Chiral condensate and dressed Polyakov loop in the Nambu--Jona-Lasinio model

TL;DR

This paper studies the behavior of the chiral condensate and dressed Polyakov loop in the Nambu--Jona-Lasinio model at finite temperature and density, revealing their relationship and phase transition characteristics.

Contribution

It demonstrates that the dressed Polyakov loop can serve as an order parameter for deconfinement even without explicit confinement mechanisms in the NJL model.

Findings

In the chiral limit, critical temperatures for chiral transition and dressed Polyakov loop coincide.

For explicit chiral symmetry breaking, the transition temperatures differ in the crossover region.

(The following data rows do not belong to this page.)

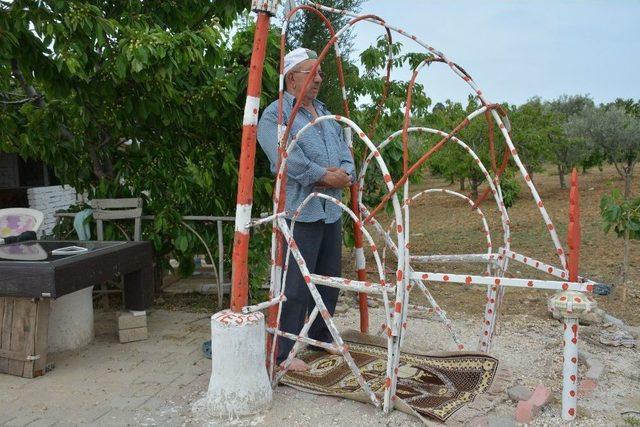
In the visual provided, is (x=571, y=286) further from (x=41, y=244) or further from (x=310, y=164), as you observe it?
(x=41, y=244)

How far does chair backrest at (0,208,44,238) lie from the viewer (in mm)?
4293

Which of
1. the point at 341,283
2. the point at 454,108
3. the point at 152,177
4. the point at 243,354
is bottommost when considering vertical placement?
the point at 243,354

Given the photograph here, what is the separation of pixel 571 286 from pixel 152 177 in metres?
3.56


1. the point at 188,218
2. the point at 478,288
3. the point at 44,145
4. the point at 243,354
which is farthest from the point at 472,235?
the point at 243,354

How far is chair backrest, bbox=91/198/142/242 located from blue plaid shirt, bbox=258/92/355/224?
1.90 m

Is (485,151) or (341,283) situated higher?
(485,151)

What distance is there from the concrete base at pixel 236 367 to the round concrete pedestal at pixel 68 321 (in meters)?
1.54

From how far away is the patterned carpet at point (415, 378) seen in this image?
294 centimetres

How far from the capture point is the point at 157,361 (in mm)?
3762

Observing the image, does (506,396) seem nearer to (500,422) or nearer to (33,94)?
(500,422)

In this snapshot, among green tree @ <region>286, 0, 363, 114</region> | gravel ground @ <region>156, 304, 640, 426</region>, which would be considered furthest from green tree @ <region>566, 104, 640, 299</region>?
gravel ground @ <region>156, 304, 640, 426</region>

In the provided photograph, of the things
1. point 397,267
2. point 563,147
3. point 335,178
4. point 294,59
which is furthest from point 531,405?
point 563,147

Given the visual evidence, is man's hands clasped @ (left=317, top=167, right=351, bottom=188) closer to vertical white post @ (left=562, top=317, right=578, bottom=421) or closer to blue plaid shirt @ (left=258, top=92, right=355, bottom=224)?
blue plaid shirt @ (left=258, top=92, right=355, bottom=224)

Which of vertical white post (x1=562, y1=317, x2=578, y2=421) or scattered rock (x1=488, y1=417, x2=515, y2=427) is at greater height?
vertical white post (x1=562, y1=317, x2=578, y2=421)
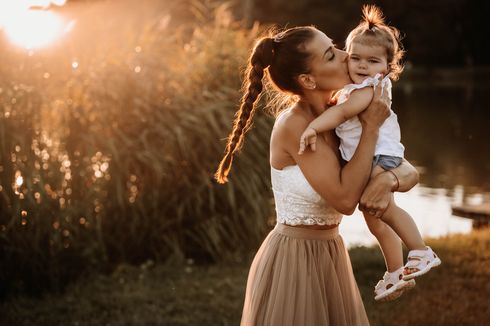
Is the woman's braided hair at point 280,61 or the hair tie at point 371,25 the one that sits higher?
the hair tie at point 371,25

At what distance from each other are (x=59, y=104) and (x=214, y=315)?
205 centimetres

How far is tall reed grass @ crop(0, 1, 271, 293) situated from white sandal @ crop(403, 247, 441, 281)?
3.27 meters

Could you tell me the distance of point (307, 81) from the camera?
9.70ft

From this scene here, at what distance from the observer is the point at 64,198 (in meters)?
5.93

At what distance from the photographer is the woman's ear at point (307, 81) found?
295 centimetres

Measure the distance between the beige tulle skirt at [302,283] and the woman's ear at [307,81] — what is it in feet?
1.75

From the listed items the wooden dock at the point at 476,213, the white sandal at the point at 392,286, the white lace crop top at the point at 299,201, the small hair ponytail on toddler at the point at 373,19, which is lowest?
the wooden dock at the point at 476,213

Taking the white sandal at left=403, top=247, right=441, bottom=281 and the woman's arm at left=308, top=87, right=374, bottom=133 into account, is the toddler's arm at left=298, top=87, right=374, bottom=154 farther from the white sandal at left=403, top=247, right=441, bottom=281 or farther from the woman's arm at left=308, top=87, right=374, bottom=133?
the white sandal at left=403, top=247, right=441, bottom=281

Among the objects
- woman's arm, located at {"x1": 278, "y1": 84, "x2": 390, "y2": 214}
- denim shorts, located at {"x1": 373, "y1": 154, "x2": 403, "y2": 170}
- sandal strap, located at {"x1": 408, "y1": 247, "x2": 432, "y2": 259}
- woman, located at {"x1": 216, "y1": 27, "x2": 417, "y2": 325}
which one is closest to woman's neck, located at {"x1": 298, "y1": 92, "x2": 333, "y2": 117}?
woman, located at {"x1": 216, "y1": 27, "x2": 417, "y2": 325}

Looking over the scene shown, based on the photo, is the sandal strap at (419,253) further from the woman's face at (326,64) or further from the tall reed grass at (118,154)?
the tall reed grass at (118,154)

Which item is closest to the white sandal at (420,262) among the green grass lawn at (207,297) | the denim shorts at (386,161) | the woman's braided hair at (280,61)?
the denim shorts at (386,161)

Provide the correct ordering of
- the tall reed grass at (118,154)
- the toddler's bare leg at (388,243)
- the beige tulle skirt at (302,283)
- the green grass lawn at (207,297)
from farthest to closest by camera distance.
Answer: the tall reed grass at (118,154) → the green grass lawn at (207,297) → the toddler's bare leg at (388,243) → the beige tulle skirt at (302,283)

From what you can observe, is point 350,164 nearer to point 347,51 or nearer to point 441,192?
point 347,51

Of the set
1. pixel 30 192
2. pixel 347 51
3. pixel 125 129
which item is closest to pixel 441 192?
pixel 125 129
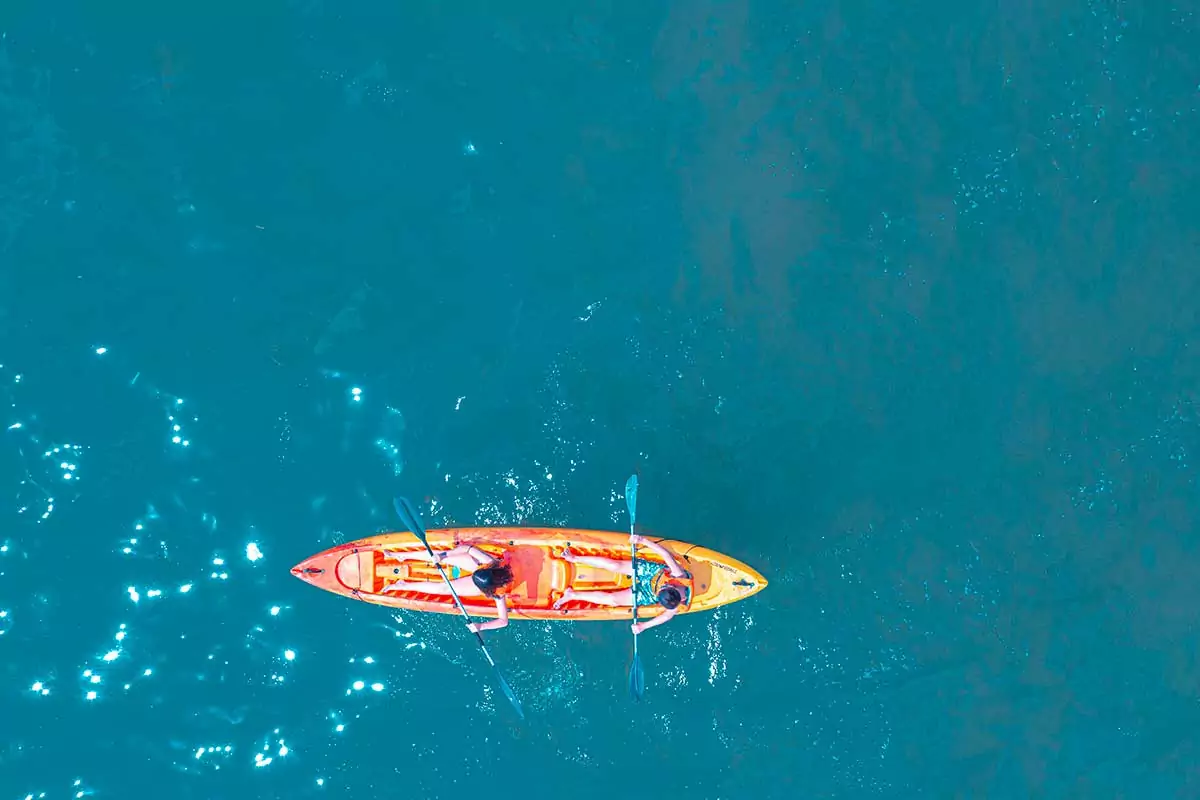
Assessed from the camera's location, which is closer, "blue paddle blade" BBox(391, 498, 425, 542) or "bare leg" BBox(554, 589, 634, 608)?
"blue paddle blade" BBox(391, 498, 425, 542)

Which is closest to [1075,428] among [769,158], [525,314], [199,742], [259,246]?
[769,158]

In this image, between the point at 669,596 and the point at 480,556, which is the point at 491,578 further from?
the point at 669,596

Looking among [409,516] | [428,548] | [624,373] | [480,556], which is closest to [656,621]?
[480,556]

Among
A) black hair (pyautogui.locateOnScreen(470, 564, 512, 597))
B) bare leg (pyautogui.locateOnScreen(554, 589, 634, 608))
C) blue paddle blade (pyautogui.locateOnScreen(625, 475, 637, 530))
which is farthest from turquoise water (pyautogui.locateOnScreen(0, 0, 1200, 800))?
black hair (pyautogui.locateOnScreen(470, 564, 512, 597))

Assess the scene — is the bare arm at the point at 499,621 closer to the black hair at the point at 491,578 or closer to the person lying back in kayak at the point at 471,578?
the person lying back in kayak at the point at 471,578

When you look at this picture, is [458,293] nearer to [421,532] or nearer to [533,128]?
[533,128]

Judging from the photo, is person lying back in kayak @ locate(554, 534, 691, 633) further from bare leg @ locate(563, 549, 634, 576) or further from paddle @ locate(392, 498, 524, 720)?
paddle @ locate(392, 498, 524, 720)
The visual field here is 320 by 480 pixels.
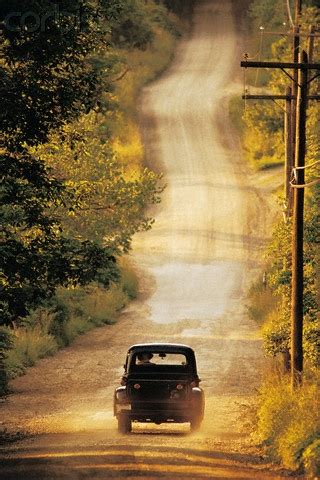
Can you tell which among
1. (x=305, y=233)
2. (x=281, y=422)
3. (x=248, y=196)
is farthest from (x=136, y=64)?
(x=281, y=422)

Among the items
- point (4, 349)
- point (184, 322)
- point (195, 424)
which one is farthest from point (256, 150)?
point (195, 424)

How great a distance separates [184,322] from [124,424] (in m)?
23.2

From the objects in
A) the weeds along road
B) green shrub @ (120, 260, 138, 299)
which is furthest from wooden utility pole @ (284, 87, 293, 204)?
green shrub @ (120, 260, 138, 299)

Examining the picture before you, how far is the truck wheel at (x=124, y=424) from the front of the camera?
26.4 metres

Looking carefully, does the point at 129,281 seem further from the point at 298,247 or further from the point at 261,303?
the point at 298,247

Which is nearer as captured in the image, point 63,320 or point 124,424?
point 124,424

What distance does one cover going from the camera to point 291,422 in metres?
23.4

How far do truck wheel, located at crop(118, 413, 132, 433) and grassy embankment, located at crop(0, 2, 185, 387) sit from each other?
2581 millimetres

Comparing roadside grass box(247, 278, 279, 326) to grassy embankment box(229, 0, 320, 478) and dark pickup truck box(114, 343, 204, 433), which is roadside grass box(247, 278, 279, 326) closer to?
grassy embankment box(229, 0, 320, 478)

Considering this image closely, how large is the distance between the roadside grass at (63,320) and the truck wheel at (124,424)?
782 centimetres

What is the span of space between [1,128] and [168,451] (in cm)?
602

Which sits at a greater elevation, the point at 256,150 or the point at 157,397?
the point at 157,397

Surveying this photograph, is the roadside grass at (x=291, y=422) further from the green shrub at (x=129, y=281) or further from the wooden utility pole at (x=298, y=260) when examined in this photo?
the green shrub at (x=129, y=281)

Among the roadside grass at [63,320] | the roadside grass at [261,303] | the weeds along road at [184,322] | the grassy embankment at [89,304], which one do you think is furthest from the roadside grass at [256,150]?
the roadside grass at [63,320]
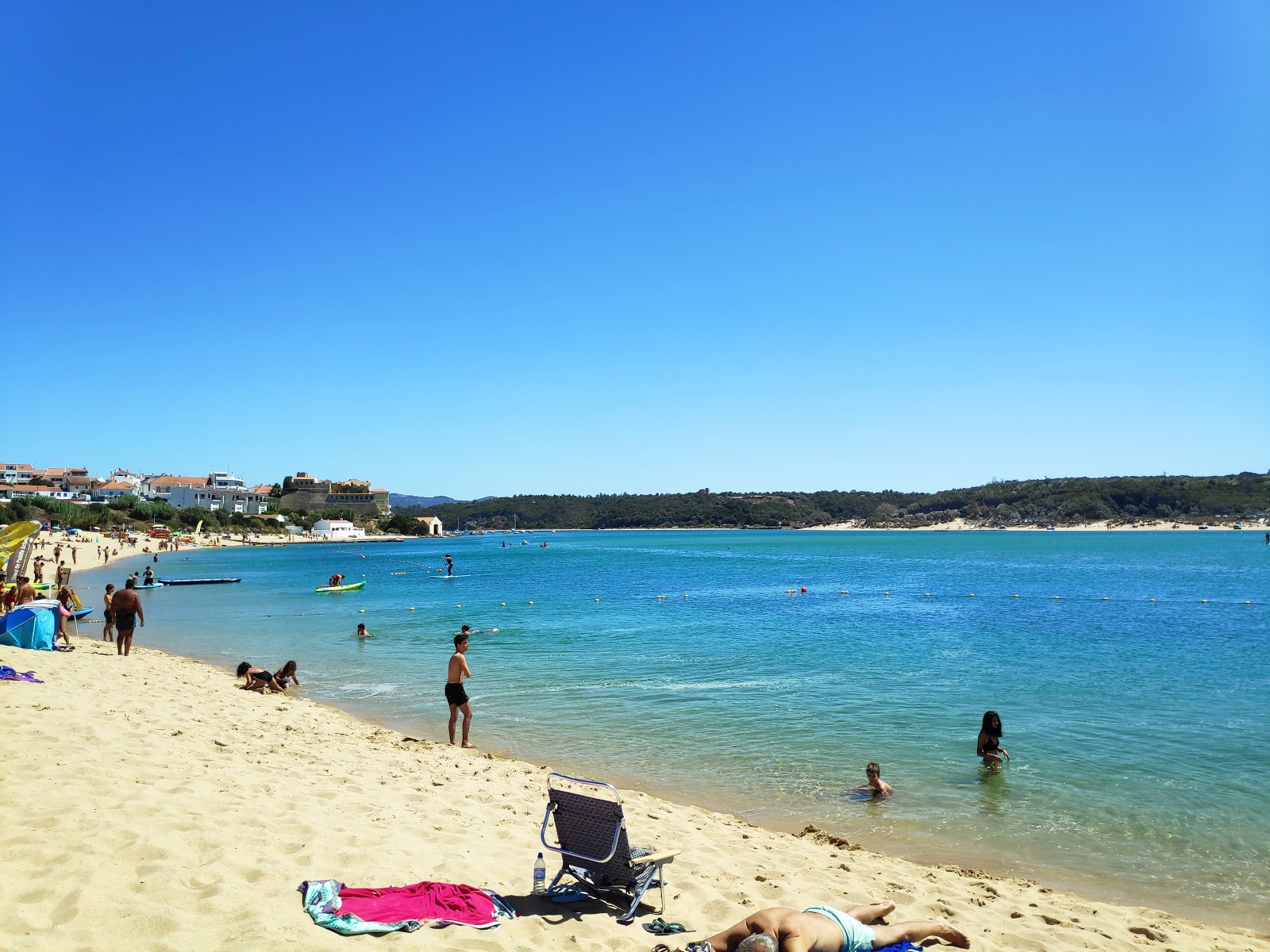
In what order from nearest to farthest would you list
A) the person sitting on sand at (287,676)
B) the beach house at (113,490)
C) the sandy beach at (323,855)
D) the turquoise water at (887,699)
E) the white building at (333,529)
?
the sandy beach at (323,855) → the turquoise water at (887,699) → the person sitting on sand at (287,676) → the beach house at (113,490) → the white building at (333,529)

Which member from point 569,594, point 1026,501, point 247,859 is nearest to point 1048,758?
point 247,859

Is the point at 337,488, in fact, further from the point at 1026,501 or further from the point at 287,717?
the point at 287,717

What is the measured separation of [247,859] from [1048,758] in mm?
10751

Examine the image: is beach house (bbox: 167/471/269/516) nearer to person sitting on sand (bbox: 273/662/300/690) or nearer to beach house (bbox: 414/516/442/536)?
beach house (bbox: 414/516/442/536)

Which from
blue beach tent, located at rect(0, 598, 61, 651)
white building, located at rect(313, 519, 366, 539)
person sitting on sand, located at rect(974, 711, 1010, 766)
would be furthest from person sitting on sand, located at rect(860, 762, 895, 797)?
white building, located at rect(313, 519, 366, 539)

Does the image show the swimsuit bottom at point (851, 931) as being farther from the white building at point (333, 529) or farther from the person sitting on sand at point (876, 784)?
the white building at point (333, 529)

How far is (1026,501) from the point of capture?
6511 inches

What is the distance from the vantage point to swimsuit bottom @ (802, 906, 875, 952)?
5078mm

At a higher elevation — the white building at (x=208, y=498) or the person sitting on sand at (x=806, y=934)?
the white building at (x=208, y=498)

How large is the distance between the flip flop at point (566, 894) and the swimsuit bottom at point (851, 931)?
178cm

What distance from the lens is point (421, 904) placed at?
17.9 ft

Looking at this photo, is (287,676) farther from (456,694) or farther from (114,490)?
(114,490)

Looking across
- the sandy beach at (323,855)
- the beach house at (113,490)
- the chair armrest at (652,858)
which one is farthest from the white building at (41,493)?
the chair armrest at (652,858)

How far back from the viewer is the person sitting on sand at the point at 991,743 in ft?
37.3
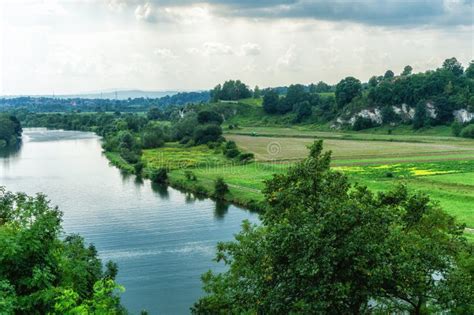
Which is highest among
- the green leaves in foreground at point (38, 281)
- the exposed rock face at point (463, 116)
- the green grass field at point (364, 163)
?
the exposed rock face at point (463, 116)

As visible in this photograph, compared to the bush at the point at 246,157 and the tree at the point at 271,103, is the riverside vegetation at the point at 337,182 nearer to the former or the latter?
the bush at the point at 246,157

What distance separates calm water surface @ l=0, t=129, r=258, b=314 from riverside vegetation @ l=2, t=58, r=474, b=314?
2.90 meters

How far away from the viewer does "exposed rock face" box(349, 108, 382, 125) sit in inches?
4488

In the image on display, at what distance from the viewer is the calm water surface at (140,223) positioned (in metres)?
27.0

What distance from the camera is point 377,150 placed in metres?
78.1

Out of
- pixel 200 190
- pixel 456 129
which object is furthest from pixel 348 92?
pixel 200 190

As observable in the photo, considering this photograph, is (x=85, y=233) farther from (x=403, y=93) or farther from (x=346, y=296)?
(x=403, y=93)

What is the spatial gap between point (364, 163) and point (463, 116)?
50.8 m

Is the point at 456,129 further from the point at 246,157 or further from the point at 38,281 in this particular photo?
the point at 38,281

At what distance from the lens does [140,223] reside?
39.9m

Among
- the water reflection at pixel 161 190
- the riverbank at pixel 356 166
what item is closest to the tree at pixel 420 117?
the riverbank at pixel 356 166

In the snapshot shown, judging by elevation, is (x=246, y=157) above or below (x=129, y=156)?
above

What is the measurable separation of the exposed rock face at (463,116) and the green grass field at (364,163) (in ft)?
26.6

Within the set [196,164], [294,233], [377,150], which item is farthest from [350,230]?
[377,150]
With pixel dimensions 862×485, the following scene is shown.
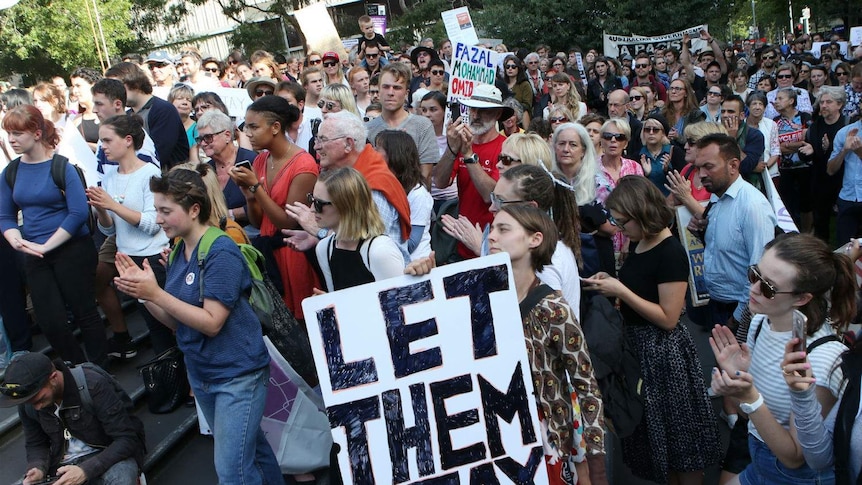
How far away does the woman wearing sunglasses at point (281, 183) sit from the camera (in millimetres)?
4488

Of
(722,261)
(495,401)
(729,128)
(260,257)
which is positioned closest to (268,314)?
(260,257)

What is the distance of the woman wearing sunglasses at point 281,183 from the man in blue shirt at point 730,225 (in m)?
2.51

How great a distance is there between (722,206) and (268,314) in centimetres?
282

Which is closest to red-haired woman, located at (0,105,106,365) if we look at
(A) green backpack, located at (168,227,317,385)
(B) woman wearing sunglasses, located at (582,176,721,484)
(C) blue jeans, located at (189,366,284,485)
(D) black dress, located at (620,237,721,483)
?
(A) green backpack, located at (168,227,317,385)

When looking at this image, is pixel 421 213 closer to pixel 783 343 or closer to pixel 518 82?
pixel 783 343

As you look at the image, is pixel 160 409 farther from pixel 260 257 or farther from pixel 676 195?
pixel 676 195

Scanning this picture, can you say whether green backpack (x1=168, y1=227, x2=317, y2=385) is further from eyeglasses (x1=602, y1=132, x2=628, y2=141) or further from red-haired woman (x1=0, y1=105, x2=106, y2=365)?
eyeglasses (x1=602, y1=132, x2=628, y2=141)

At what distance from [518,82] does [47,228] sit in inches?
307

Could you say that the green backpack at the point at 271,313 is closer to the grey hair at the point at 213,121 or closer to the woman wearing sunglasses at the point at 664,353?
the grey hair at the point at 213,121

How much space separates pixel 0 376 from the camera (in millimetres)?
5250

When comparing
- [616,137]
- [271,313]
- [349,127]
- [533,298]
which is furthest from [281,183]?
[616,137]

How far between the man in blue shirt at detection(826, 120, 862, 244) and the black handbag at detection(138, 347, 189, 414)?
243 inches

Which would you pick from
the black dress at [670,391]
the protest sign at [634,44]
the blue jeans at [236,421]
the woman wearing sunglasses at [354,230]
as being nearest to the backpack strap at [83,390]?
the blue jeans at [236,421]

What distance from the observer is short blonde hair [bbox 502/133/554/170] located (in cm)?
440
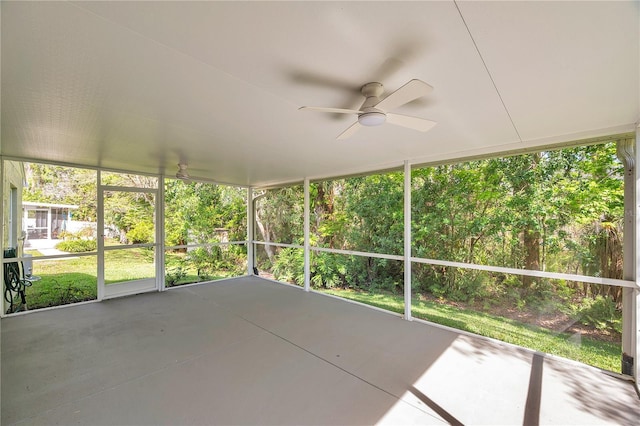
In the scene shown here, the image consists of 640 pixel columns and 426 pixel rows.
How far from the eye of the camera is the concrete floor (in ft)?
6.05

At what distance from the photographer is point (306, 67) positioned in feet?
4.72

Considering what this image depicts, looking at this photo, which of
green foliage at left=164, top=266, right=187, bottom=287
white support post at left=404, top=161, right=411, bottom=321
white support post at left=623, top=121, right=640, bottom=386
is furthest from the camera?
green foliage at left=164, top=266, right=187, bottom=287

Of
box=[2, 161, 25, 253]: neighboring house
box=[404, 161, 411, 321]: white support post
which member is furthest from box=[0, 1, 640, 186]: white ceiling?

The critical temperatures coincide at high baryon density where the transition is first order.

Abstract

We investigate the chiral condensate and the dressed Polyakov loop or dual chiral condensate at finite temperature and density in two-flavor Nambu--Jona-Lasinio model. The dressed Polyakov loop is regarded as an equivalent order parameter of deconfinement phase transition in a confining theory. We find the behavior of dressed Polyakov loop in absence of any confinement mechanism is quite interesting, with only quark degrees of freedom present, it still shows an order parameter like behavior. It is found that in the chiral limit, the critical temperature for chiral phase transition coincides with that of the dressed Polyakov loop in the whole $(T,\mu)$ plane. In the case of explicit chiral symmetry breaking, it is found that the transition temperature for chiral restoration $T_c^{\chi}$ is smaller than that of the dressed Polyakov loop $T_c^{{\cal D}}$ in the low baryon density region where the transition is a crossover. With the increase of current quark mass the difference between the two transition temperatures is found to be increasing. However, the two critical temperatures coincide in the high baryon density region where the phase transition is of first order. We give an explanation on the feature of $T_c^{\chi}=T_c^{\cal D}$ in the case of 1st and 2nd order phase transitions, and $T_c^{\chi}<T_c^{\cal D}$ in the case of crossover, and expect this feature is general and can be extended to full QCD theory. Our result might indicate that in the case of crossover, there exists a small region where chiral symmetry is restored but the color degrees of freedom are still confined.